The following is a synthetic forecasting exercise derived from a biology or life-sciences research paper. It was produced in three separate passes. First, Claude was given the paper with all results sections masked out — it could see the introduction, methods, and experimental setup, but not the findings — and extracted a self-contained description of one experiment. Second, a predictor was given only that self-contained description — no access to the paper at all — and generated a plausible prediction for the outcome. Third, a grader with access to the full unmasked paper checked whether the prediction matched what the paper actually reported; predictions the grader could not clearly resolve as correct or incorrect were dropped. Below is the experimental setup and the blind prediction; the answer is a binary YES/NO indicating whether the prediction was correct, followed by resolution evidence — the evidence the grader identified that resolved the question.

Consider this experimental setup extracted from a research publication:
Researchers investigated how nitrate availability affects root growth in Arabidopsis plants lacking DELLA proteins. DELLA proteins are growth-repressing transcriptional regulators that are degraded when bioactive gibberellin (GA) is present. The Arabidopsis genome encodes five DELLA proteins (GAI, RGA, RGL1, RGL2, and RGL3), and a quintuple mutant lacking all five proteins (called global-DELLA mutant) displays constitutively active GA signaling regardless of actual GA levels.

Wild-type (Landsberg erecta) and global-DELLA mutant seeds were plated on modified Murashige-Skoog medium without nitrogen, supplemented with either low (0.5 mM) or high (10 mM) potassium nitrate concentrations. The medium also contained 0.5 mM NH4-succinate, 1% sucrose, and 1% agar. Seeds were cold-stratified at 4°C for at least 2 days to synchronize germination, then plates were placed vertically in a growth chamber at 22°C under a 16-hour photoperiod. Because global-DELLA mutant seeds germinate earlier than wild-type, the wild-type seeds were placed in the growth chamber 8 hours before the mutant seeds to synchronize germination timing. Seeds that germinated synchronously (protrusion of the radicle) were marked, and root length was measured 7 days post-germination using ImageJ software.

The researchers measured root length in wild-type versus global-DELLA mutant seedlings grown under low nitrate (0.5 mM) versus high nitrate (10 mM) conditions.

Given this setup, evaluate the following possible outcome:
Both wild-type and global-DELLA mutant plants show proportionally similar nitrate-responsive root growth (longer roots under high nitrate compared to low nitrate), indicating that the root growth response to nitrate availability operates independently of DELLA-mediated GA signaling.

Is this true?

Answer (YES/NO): NO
==============================
The answer should be an exact reproduction of all the entries.

**Response:**
The following is a synthetic forecasting exercise derived from a biology or life-sciences research paper. It was produced in three separate passes. First, Claude was given the paper with all results sections masked out — it could see the introduction, methods, and experimental setup, but not the findings — and extracted a self-contained description of one experiment. Second, a predictor was given only that self-contained description — no access to the paper at all — and generated a plausible prediction for the outcome. Third, a grader with access to the full unmasked paper checked whether the prediction matched what the paper actually reported; predictions the grader could not clearly resolve as correct or incorrect were dropped. Below is the experimental setup and the blind prediction; the answer is a binary YES/NO indicating whether the prediction was correct, followed by resolution evidence — the evidence the grader identified that resolved the question.

Consider this experimental setup extracted from a research publication:
Researchers investigated how nitrate availability affects root growth in Arabidopsis plants lacking DELLA proteins. DELLA proteins are growth-repressing transcriptional regulators that are degraded when bioactive gibberellin (GA) is present. The Arabidopsis genome encodes five DELLA proteins (GAI, RGA, RGL1, RGL2, and RGL3), and a quintuple mutant lacking all five proteins (called global-DELLA mutant) displays constitutively active GA signaling regardless of actual GA levels.

Wild-type (Landsberg erecta) and global-DELLA mutant seeds were plated on modified Murashige-Skoog medium without nitrogen, supplemented with either low (0.5 mM) or high (10 mM) potassium nitrate concentrations. The medium also contained 0.5 mM NH4-succinate, 1% sucrose, and 1% agar. Seeds were cold-stratified at 4°C for at least 2 days to synchronize germination, then plates were placed vertically in a growth chamber at 22°C under a 16-hour photoperiod. Because global-DELLA mutant seeds germinate earlier than wild-type, the wild-type seeds were placed in the growth chamber 8 hours before the mutant seeds to synchronize germination timing. Seeds that germinated synchronously (protrusion of the radicle) were marked, and root length was measured 7 days post-germination using ImageJ software.

The researchers measured root length in wild-type versus global-DELLA mutant seedlings grown under low nitrate (0.5 mM) versus high nitrate (10 mM) conditions.

Given this setup, evaluate the following possible outcome:
Both wild-type and global-DELLA mutant plants show proportionally similar nitrate-responsive root growth (longer roots under high nitrate compared to low nitrate), indicating that the root growth response to nitrate availability operates independently of DELLA-mediated GA signaling.

Is this true?

Answer (YES/NO): NO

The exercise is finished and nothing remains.